== Given instruction ==
Every line from the line containing "How distanced is" through the final line of the data is to be printed exactly; no other line is to appear.

* Begin Dataset *

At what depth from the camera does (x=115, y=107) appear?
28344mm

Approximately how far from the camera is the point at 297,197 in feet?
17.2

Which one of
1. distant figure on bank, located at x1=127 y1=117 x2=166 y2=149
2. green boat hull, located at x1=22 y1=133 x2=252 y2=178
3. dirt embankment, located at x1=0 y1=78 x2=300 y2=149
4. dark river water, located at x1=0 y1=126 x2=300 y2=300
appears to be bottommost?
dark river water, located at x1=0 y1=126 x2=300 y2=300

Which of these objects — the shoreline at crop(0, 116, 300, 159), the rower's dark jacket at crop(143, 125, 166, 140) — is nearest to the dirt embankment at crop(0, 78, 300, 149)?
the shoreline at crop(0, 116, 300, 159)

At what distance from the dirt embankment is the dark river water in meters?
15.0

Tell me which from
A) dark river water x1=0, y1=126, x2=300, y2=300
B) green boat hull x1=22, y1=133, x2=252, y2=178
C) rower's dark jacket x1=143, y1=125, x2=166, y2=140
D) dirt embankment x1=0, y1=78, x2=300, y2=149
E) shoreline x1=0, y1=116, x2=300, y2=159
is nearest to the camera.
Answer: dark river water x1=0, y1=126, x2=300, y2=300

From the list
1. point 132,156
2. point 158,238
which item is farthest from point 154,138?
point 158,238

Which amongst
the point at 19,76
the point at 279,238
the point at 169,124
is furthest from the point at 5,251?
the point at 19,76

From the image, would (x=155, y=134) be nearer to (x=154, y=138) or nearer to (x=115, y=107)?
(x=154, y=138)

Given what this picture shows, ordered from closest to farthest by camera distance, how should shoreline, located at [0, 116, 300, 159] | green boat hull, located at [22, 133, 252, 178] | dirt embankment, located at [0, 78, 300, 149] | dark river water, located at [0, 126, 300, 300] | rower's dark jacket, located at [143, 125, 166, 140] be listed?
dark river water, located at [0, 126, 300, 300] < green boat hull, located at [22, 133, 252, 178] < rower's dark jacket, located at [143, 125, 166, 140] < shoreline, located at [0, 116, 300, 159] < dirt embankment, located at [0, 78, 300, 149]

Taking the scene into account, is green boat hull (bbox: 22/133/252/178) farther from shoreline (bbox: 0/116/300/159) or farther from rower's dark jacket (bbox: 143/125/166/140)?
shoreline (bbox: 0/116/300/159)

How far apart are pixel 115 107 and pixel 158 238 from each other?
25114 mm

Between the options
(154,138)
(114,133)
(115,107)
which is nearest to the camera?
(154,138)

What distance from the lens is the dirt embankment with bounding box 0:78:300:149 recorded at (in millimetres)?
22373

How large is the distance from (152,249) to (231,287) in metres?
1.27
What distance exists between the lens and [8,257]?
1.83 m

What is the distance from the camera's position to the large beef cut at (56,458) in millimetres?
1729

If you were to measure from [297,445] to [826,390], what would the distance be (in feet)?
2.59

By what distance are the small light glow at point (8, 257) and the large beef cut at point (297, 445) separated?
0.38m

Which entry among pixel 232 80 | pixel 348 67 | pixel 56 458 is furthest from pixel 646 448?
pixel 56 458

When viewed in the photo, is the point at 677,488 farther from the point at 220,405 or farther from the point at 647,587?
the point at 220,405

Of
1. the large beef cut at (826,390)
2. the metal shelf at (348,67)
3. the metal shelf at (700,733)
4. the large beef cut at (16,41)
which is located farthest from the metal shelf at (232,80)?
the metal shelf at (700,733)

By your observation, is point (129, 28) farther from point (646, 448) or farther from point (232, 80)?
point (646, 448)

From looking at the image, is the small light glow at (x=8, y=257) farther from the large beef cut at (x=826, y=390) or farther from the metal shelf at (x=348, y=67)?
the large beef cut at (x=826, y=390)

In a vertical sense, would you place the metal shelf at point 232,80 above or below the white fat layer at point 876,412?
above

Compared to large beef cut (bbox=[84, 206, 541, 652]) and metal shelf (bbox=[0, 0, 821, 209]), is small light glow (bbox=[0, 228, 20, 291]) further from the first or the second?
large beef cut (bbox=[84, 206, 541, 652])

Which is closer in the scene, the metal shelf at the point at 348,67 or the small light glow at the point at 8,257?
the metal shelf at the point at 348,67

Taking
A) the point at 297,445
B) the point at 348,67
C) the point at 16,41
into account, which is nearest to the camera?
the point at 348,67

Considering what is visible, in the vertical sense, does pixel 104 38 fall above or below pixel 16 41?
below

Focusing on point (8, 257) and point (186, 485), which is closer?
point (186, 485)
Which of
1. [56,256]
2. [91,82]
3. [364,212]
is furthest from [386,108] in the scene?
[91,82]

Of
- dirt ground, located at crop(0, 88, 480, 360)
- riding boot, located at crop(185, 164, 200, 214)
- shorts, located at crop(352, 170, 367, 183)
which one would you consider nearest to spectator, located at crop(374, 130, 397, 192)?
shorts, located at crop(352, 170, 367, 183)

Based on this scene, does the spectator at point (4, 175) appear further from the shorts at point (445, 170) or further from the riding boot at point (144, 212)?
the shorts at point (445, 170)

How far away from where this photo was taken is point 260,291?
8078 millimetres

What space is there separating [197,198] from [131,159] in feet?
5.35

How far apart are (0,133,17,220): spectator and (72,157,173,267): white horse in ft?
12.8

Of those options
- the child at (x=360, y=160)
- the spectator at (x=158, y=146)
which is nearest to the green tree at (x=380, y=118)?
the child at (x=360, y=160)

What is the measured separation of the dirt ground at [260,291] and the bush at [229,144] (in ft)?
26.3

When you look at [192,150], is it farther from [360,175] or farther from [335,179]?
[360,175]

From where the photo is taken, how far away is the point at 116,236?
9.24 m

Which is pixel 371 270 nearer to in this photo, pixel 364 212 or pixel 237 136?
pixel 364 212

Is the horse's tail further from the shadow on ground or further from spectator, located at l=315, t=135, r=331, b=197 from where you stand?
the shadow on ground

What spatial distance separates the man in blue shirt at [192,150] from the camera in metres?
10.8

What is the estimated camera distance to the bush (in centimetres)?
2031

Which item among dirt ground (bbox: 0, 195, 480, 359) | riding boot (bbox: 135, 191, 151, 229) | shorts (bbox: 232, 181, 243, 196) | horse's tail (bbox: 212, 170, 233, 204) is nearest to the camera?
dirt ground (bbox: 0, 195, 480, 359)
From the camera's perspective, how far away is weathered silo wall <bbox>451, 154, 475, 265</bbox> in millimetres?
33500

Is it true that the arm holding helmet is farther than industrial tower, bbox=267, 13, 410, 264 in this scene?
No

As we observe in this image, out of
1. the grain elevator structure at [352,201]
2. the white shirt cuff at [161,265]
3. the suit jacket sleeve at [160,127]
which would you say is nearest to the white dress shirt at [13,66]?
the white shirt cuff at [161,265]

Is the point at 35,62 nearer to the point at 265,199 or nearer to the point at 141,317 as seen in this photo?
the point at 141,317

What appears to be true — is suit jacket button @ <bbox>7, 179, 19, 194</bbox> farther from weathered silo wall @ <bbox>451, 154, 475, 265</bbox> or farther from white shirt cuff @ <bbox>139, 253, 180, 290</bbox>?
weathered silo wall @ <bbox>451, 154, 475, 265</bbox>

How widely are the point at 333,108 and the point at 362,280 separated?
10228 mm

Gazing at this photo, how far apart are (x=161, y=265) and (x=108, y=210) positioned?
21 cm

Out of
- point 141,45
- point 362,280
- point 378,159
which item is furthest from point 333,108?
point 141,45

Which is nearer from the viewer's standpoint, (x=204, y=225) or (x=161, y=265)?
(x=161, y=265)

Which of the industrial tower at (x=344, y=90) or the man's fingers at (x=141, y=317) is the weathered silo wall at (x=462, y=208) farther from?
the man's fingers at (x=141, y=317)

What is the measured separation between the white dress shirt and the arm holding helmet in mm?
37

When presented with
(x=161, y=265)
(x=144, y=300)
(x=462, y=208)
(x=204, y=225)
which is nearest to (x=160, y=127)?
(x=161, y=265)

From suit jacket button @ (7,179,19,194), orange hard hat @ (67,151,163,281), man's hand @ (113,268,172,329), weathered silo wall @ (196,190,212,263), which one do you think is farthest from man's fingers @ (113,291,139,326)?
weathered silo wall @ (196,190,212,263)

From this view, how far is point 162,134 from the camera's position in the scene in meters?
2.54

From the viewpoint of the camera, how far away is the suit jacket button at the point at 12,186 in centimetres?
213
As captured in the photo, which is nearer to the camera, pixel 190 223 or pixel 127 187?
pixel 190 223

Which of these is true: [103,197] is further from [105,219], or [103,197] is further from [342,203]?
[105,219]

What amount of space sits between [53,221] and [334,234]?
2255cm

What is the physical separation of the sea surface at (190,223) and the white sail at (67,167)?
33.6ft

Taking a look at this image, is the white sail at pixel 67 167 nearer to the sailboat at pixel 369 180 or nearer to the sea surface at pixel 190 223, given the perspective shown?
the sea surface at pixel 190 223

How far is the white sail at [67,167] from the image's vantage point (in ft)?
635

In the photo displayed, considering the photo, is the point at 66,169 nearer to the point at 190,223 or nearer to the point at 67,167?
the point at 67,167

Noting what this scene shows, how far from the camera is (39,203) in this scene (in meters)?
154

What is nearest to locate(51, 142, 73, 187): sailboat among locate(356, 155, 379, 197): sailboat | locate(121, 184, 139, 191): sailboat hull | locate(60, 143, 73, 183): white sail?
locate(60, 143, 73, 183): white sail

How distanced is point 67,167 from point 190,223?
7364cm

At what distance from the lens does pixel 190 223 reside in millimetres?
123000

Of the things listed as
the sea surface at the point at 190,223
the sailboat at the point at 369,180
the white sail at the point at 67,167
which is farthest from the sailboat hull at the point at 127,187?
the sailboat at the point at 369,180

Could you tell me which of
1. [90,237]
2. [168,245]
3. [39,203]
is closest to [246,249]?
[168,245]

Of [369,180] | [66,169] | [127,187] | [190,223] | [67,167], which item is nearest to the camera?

* End Dataset *

== Task solution ==
How distanced is point 67,167 from point 190,223?
7364cm

At what distance from the lens does pixel 190 223 reside in millimetres?
123000

Of the things listed as
the sea surface at the point at 190,223
the sailboat at the point at 369,180
the white sail at the point at 67,167
which is farthest from the sailboat hull at the point at 127,187?
the sailboat at the point at 369,180

Could you tell me which of
1. [90,237]
2. [168,245]
3. [39,203]
is closest to [246,249]?
[168,245]

Of [369,180] | [66,169] | [127,187] | [190,223] | [67,167], which item is nearest to the camera?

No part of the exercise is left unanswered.